===== WORKING DATA =====
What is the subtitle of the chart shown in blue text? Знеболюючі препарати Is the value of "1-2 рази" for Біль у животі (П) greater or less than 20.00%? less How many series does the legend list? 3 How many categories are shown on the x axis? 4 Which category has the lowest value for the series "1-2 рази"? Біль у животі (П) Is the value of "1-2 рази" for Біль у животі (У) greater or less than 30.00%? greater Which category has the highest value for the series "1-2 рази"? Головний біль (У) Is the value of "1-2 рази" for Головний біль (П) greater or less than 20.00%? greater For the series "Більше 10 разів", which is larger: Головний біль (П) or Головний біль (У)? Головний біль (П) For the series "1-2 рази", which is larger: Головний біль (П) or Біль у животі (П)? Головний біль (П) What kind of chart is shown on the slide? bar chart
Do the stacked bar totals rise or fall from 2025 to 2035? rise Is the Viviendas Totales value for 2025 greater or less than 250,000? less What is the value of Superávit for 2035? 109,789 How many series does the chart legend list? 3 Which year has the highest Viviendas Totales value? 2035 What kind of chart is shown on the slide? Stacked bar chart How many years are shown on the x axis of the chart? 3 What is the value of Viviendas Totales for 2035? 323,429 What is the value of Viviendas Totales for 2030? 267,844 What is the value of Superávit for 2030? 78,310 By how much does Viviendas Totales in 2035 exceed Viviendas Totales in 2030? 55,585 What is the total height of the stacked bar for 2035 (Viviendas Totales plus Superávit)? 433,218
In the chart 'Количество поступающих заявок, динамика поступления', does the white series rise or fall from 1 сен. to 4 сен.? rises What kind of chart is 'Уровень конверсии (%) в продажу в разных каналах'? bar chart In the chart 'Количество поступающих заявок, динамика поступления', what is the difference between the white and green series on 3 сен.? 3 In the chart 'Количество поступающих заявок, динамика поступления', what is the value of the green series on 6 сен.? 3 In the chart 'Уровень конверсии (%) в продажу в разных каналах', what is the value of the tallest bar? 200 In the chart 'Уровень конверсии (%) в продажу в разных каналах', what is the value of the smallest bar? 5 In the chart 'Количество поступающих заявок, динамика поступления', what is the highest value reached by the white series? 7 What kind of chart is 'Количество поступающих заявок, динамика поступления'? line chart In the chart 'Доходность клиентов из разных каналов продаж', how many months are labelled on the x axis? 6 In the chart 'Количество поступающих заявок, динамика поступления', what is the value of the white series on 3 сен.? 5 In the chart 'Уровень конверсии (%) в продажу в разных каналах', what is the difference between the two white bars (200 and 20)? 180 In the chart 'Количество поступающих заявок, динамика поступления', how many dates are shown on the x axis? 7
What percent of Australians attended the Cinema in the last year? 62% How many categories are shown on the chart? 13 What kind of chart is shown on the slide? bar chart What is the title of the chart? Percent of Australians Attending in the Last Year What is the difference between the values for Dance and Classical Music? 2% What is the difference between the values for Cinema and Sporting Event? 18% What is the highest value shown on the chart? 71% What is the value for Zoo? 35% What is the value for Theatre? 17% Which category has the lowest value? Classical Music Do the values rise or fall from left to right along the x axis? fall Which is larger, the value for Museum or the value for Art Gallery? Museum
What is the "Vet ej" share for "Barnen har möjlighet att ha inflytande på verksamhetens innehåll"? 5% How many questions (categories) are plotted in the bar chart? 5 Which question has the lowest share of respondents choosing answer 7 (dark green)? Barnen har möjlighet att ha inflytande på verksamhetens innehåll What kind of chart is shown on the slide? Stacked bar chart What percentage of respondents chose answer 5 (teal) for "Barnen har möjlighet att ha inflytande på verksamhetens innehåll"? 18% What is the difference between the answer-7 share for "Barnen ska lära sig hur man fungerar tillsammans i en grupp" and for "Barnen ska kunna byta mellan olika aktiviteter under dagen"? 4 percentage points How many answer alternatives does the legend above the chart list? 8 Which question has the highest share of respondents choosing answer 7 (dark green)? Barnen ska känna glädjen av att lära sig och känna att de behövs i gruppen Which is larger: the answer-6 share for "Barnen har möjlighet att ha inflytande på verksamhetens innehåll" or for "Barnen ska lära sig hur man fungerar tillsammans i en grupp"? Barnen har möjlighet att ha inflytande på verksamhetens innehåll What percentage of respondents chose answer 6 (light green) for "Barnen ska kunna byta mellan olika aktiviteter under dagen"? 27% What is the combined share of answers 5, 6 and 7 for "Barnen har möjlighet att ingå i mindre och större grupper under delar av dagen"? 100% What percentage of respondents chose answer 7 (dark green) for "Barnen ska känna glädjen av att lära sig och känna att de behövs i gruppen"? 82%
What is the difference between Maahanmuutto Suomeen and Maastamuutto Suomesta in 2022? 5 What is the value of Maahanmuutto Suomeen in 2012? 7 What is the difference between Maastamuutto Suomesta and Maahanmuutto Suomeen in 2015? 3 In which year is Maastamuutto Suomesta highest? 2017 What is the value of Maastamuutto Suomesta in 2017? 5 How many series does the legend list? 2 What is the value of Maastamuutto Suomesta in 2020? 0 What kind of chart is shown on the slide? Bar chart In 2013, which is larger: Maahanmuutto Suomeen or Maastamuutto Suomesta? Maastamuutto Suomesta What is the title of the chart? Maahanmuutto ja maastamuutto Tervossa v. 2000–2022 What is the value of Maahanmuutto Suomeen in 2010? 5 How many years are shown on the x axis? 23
=====
- [PROBLEM DETAILS] Reproduce verbatim every line from the first of the items through the line containing "Do the stacked", inclusive.

- [EXERCISE SOLUTION]
What is the subtitle of the chart shown in blue text? Знеболюючі препарати Is the value of "1-2 рази" for Біль у животі (П) greater or less than 20.00%? less How many series does the legend list? 3 How many categories are shown on the x axis? 4 Which category has the lowest value for the series "1-2 рази"? Біль у животі (П) Is the value of "1-2 рази" for Біль у животі (У) greater or less than 30.00%? greater Which category has the highest value for the series "1-2 рази"? Головний біль (У) Is the value of "1-2 рази" for Головний біль (П) greater or less than 20.00%? greater For the series "Більше 10 разів", which is larger: Головний біль (П) or Головний біль (У)? Головний біль (П) For the series "1-2 рази", which is larger: Головний біль (П) or Біль у животі (П)? Головний біль (П) What kind of chart is shown on the slide? bar chart
Do the stacked bar totals rise or fall from 2025 to 2035? rise Is the Viviendas Totales value for 2025 greater or less than 250,000? less What is the value of Superávit for 2035? 109,789 How many series does the chart legend list? 3 Which year has the highest Viviendas Totales value? 2035 What kind of chart is shown on the slide? Stacked bar chart How many years are shown on the x axis of the chart? 3 What is the value of Viviendas Totales for 2035? 323,429 What is the value of Viviendas Totales for 2030? 267,844 What is the value of Superávit for 2030? 78,310 By how much does Viviendas Totales in 2035 exceed Viviendas Totales in 2030? 55,585 What is the total height of the stacked bar for 2035 (Viviendas Totales plus Superávit)? 433,218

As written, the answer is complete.